◆ **WORK TO BE COMPLETED**: Reproduce the lines of the material from the line containing "What distance exists" through the end of the material, inclusive, and nothing else.

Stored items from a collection
____

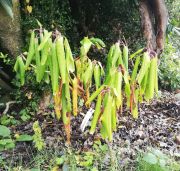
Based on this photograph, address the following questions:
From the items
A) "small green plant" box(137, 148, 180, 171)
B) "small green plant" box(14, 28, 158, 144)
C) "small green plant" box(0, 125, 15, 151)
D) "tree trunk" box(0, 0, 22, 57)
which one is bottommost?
"small green plant" box(137, 148, 180, 171)

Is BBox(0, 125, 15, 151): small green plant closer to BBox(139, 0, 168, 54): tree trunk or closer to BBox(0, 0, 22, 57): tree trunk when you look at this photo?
BBox(0, 0, 22, 57): tree trunk

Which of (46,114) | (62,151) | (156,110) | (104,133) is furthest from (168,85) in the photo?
(104,133)

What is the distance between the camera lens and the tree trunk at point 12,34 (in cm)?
331

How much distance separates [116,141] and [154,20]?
194cm

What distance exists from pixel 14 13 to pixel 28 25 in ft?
0.60

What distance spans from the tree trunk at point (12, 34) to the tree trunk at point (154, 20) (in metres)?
1.49

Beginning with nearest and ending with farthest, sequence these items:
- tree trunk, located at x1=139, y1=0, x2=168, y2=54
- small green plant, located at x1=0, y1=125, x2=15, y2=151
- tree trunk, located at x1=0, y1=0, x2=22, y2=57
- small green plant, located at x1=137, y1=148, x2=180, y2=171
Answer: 1. small green plant, located at x1=137, y1=148, x2=180, y2=171
2. small green plant, located at x1=0, y1=125, x2=15, y2=151
3. tree trunk, located at x1=0, y1=0, x2=22, y2=57
4. tree trunk, located at x1=139, y1=0, x2=168, y2=54

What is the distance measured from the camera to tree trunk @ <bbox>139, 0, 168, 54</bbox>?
404 centimetres

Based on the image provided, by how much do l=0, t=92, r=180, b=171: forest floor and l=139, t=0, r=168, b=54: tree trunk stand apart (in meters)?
0.97

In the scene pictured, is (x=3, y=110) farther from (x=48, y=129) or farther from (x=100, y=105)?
(x=100, y=105)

____

◆ **TASK ANSWER**:
What distance exists from pixel 14 13 to pixel 28 25 in ft?
0.60

What distance spans from the tree trunk at point (12, 34) to the tree trunk at point (154, 20) (in metres)?
1.49

Beginning with nearest and ending with farthest, sequence these items:
- tree trunk, located at x1=139, y1=0, x2=168, y2=54
- small green plant, located at x1=0, y1=125, x2=15, y2=151
- tree trunk, located at x1=0, y1=0, x2=22, y2=57
- small green plant, located at x1=137, y1=148, x2=180, y2=171
Answer: 1. small green plant, located at x1=137, y1=148, x2=180, y2=171
2. small green plant, located at x1=0, y1=125, x2=15, y2=151
3. tree trunk, located at x1=0, y1=0, x2=22, y2=57
4. tree trunk, located at x1=139, y1=0, x2=168, y2=54

What is the distance measured from the camera to tree trunk @ <bbox>139, 0, 168, 54</bbox>?
404 centimetres

Based on the image provided, by how much do l=0, t=92, r=180, b=171: forest floor and l=139, t=0, r=168, b=54: tree trunk stand apart (in meters)?
0.97

In the scene pictured, is (x=3, y=110) farther from (x=48, y=129) or farther from (x=100, y=105)?
(x=100, y=105)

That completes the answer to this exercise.